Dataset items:
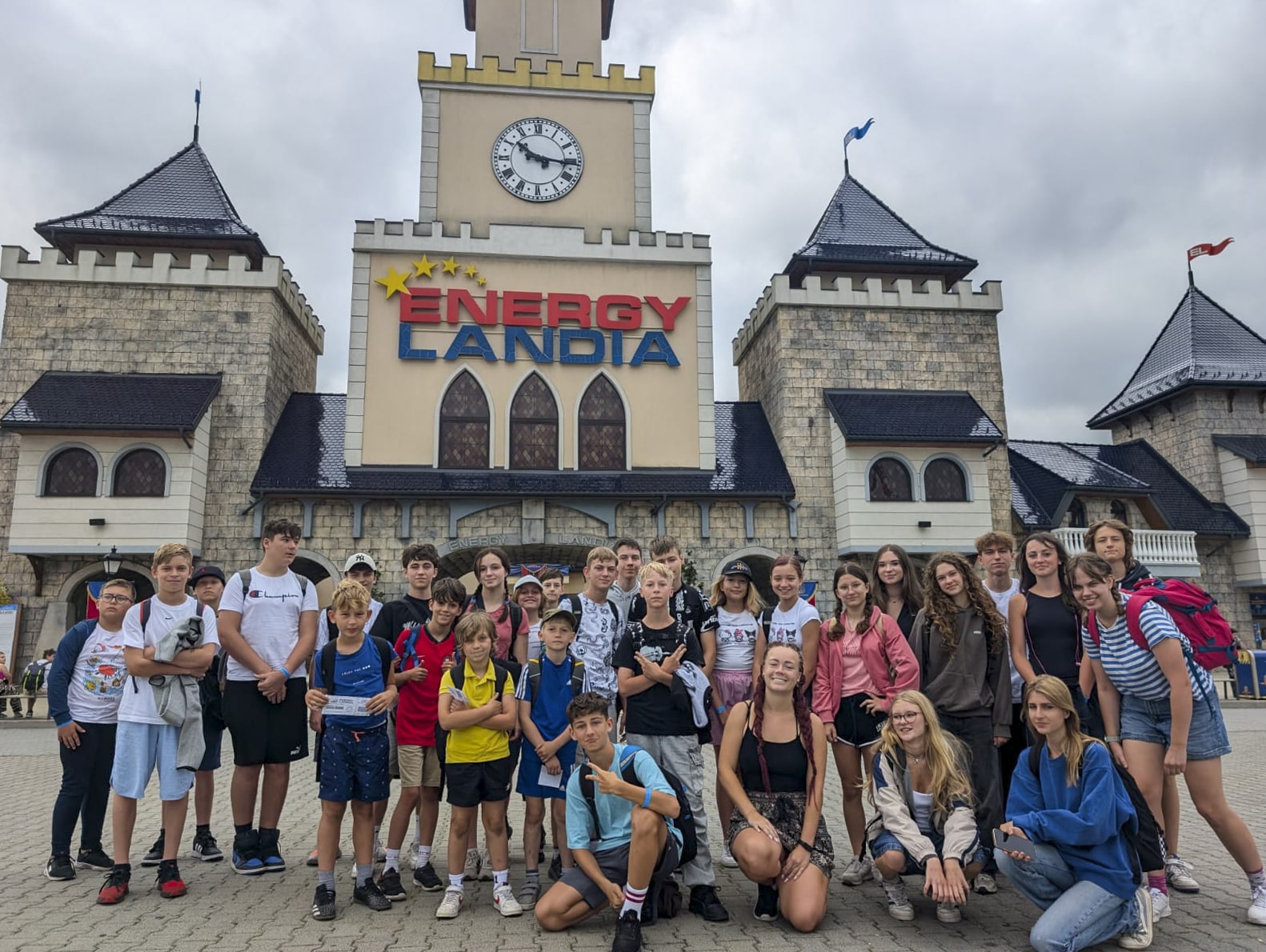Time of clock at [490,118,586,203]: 10:16
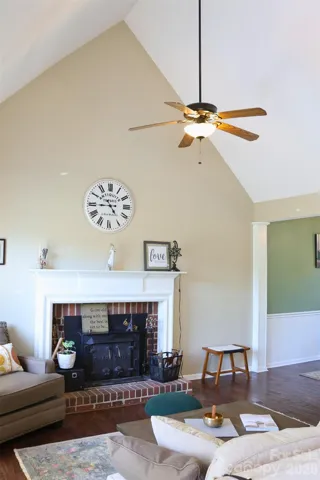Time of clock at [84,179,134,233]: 4:44
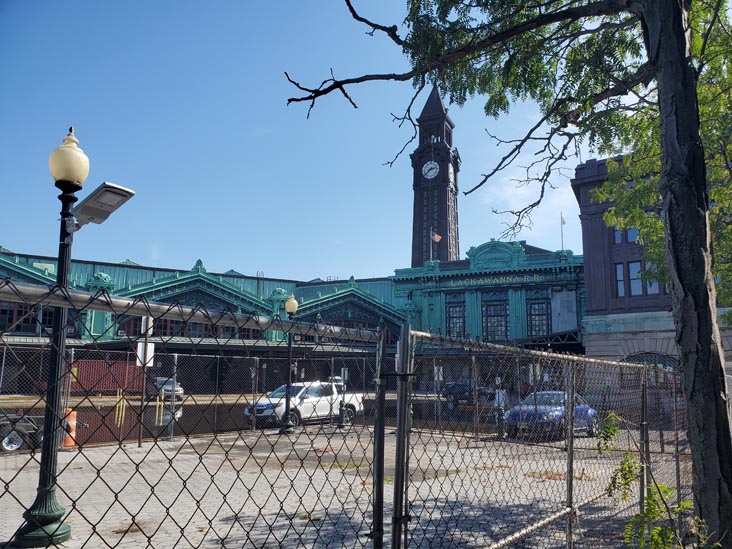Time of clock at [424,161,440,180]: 2:38
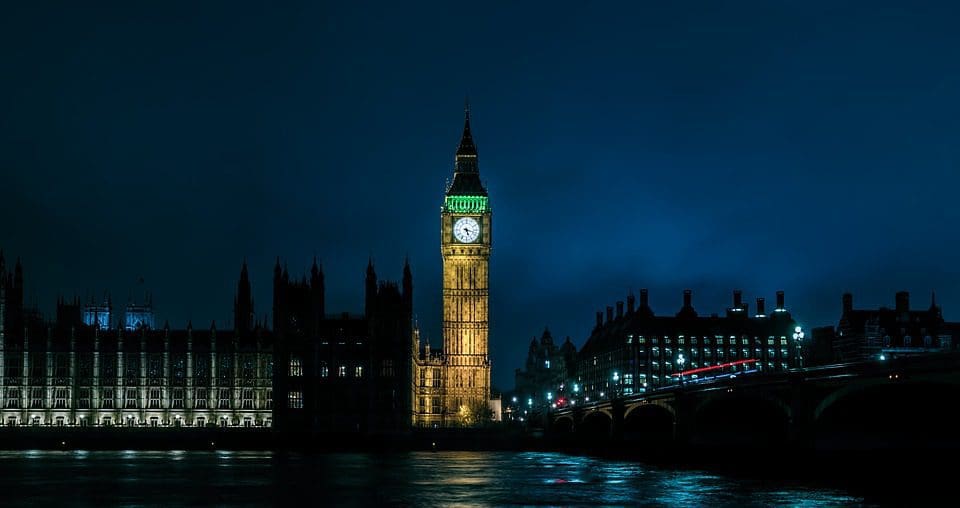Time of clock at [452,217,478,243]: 5:17
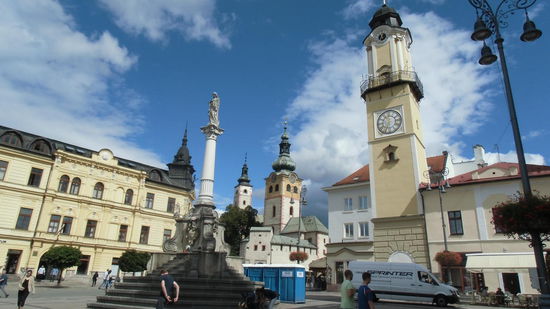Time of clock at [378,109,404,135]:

» **WHAT NEEDS TO BE DONE**: Swap "clock" for "watch" throughout the lines above and write them out again with nothing else changed. Leave out the pictures.

» **THE SOLUTION**:
Time of watch at [490,118,586,203]: 10:16
Time of watch at [84,179,134,233]: 4:44
Time of watch at [424,161,440,180]: 2:38
Time of watch at [452,217,478,243]: 5:17
Time of watch at [378,109,404,135]:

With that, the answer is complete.